World goes mad and we are not immune, by Greg Sheridan.
[W]hat on earth is this jihad against poor old Wyatt Roy about? Finally a politician makes an effort to acquire serious strategic knowledge about the conflict in Iraq and all he gets is abuse. … No one, including former politicians, is legally or even ethically obliged to follow official Australian advice. … If he were a journalist we would be nominating him for an award. … The community reaction, of everyone kicking Roy as the designated villain of the week, reflects poorly on our political culture. …
Kevin Rudd’s unkillable bid to be secretary-general of the UN … The Turnbull government decided not to nominate him. … It turns out another country has offered to nominate Rudd. … Surely this is a diplomatic first …
The third sign of our energetic participation in the global madness is the vicious, ugly protest at the University of Sydney against an honorary doctorate for John Howard. … When I was an undergraduate at Sydney University back in the 1970s, a sizeable number of its academics supported Pol Pot, Mao Zedong and every other communist dictator. That made them all fellows in good standing in the university community. But a democratic giant like Howard — who won four elections perfectly peacefully, and lost two perfectly peacefully, and who has written two splendid books — is somehow or the other profoundly offensive to the newly authoritarian and deeply illiberal atmosphere dominant on our campuses. The truly mad element here is that this is the new atmosphere of our campuses in repose. Previously they became deeply intolerant during some political crisis, such as the Vietnam War. Now they are intolerant all the time.
And finally, South Australia, truly the Athens of the south.
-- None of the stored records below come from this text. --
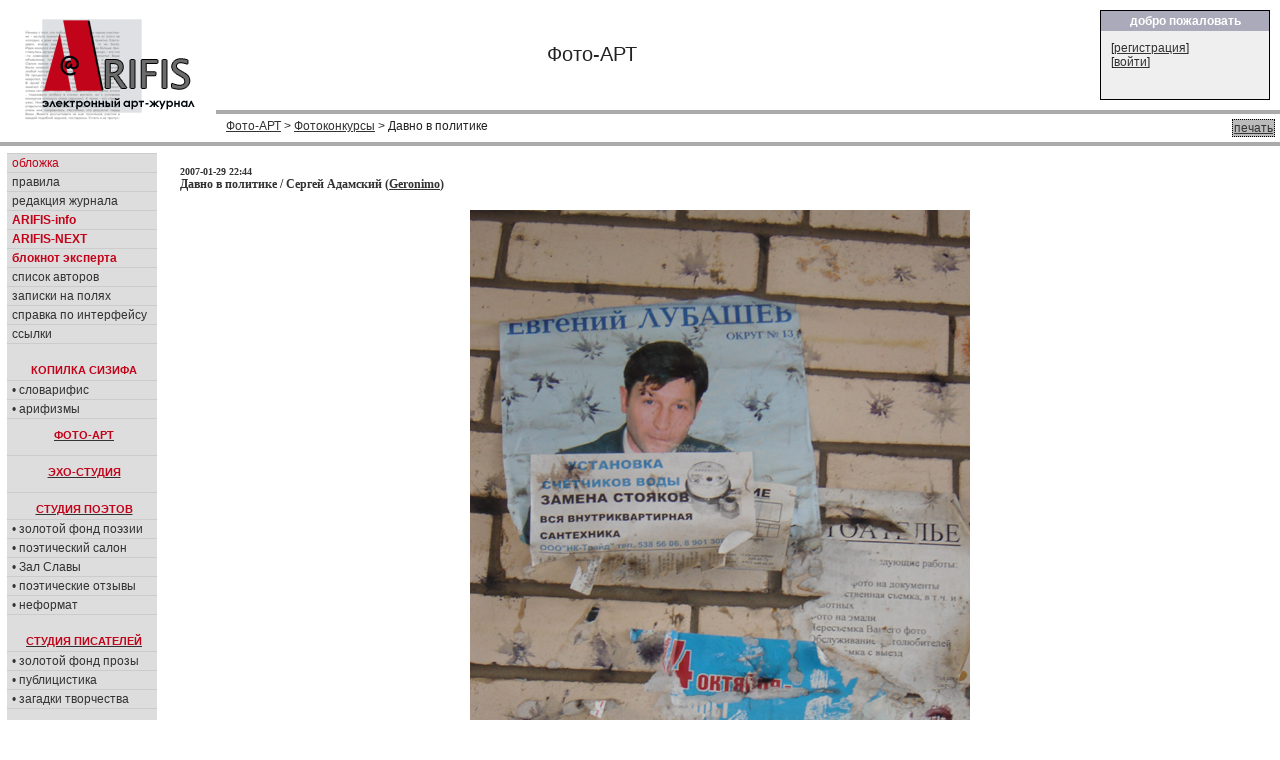

--- FILE ---
content_type: application/javascript; charset=utf-8
request_url: https://arifis.ru/include/reply.js
body_size: 4580
content:
    var lastDiv;
    lastDiv = 's';
    disform = false;

    function quickreply(tree) {
        init();
        if (! document.getElementById) return false;
        if (disform) { 
            alert ("Авторизуйтесь, чтобы добавлять комментарии");
            return false;
        }

        var tree_field = document.getElementById('parent-id');
        if (! tree_field){ 
            alert ("ОШИБКА");
            return false;
        }


//        alert ("тест скрипта " + document.getElementById('parent-id'));
        tree_field.value = tree;

        var qr_div = document.getElementById('s');
        var cur_div = document.getElementById(tree);

        if (lastDiv == 's') {
//            qr_div.style.display = 'inline';

            // only one swap
            swapnodes(qr_div, cur_div);
        } else if (lastDiv != tree) {
              var last_div = document.getElementById(lastDiv);

              // Two swaps
              swapnodes(last_div, cur_div);
              swapnodes(qr_div, last_div);
        }

        lastDiv = tree;

        // So it doesn't follow the link
        return false;
    }

   function swapnodes (orig, to_swap) {
        var parent_node = orig.parentNode;
        var next_sibling = orig.nextSibling;
        to_swap.parentNode.replaceChild(orig, to_swap);
        parent_node.insertBefore(to_swap, next_sibling);
        return true;
   }

   function init() {
       IE = (document.all)
       NC = (document.layers)
       Opera = (document.getElementById)
    }
    
    function hiddenLayer(id) {
       init();
       if(IE) eval('document.all["'+id+'"].style.visibility = "hidden"')
       if(NC) eval('document.layers["'+id+'"].visibility = "hidden"')
       if(Opera) eval('document.getElementById("'+id+'").style.visibility = "hidden"')
    }
    
    function showLayer(ev, aa) {
       init();
       if(IE) eval('document.all["'+aa+'"].style.visibility = "visible"')
       if(NC) eval('document.layers["'+id+'"].visibility = "visible"')
       if(Opera) eval('document.getElementById("'+aa+'").style.visibility = "visible"')

       if (!event)event=window.event;
       eval("document.getElementById('"+aa+"').style.left=ev.clientX-82;")
       eval("document.getElementById('"+aa+"').style.top=ev.clientY+document.body.scrollTop+65;")
    }

    function showLayer2(ev, aa,dx,dy,x,y) {
       init();
       if(IE) eval('document.all["'+aa+'"].style.visibility = "visible"')
       if(NC) eval('document.layers["'+aa+'"].visibility = "visible"')
       if(Opera) eval('document.getElementById("'+aa+'").style.visibility = "visible"')

       eval("document.getElementById('"+aa+"').style.left=ev.clientX-"+dx+"+20;")
       eval("document.getElementById('"+aa+"').style.top=ev.clientY+document.body.scrollTop+"+dy+";")
//       eval("document.getElementById('"+aa+"').style.left=X-"+dx+"+20;")
//       eval("document.getElementById('"+aa+"').style.top=Y+document.body.scrollTop+"+dy+";")
// event.clientX, event.clientY

    }


// показ вкладок

function TabShowPage(index, cookieName) {
/*    if(cookieName) {
        if(index>1)
            setCookie(cookieName, index)
        else
            deleteCookie(cookieName)
    }*/

    for(i=1;;i++) {
        page = document.getElementById('page'+i)
        tab = document.getElementById('page'+i+'_tab')
        if(!page || !tab) break
        if(index == i) {
            page.style.display = 'block'
            tab.className = 'current'
        } else {
            page.style.display = 'none'
            tab.className = ''
        }
    }
}

function ShowHideComm(mode) {

    spans=document.getElementsByTagName('div')
    if (mode == 1) 
    {
        di = "none"
        lnk1 = document.getElementById('show')
        lnk2 = document.getElementById('hide')
    }
    else 
    {
        di = "block"
        lnk1 = document.getElementById('hide')
        lnk2 = document.getElementById('show')
    }
    lnk1.style.display = "block"
    lnk2.style.display = "none"

    for(var i in spans){
        if(spans[i].id=='cc'){
            spans[i].style.display = di
        }
    }        
    return false

/*        if(index == i) {
            page.style.display = 'block'
            tab.className = 'current'
        } else {
            page.style.display = 'none'
            tab.className = ''
        }
    }*/
}

SA shows that, like Greece, economic misfortune will not drive it to good policy. A state with chronic unemployment, disinvestment and deindustrialisation is determined to have the most expensive and unreliable source of power in Australia, if not the Western world, providing maximum disincentive to any investment other than a socialist enterprise backed by the Australian taxpayer. This is what you get from modern centre-left governments — identity politics, green gestures, economic failure.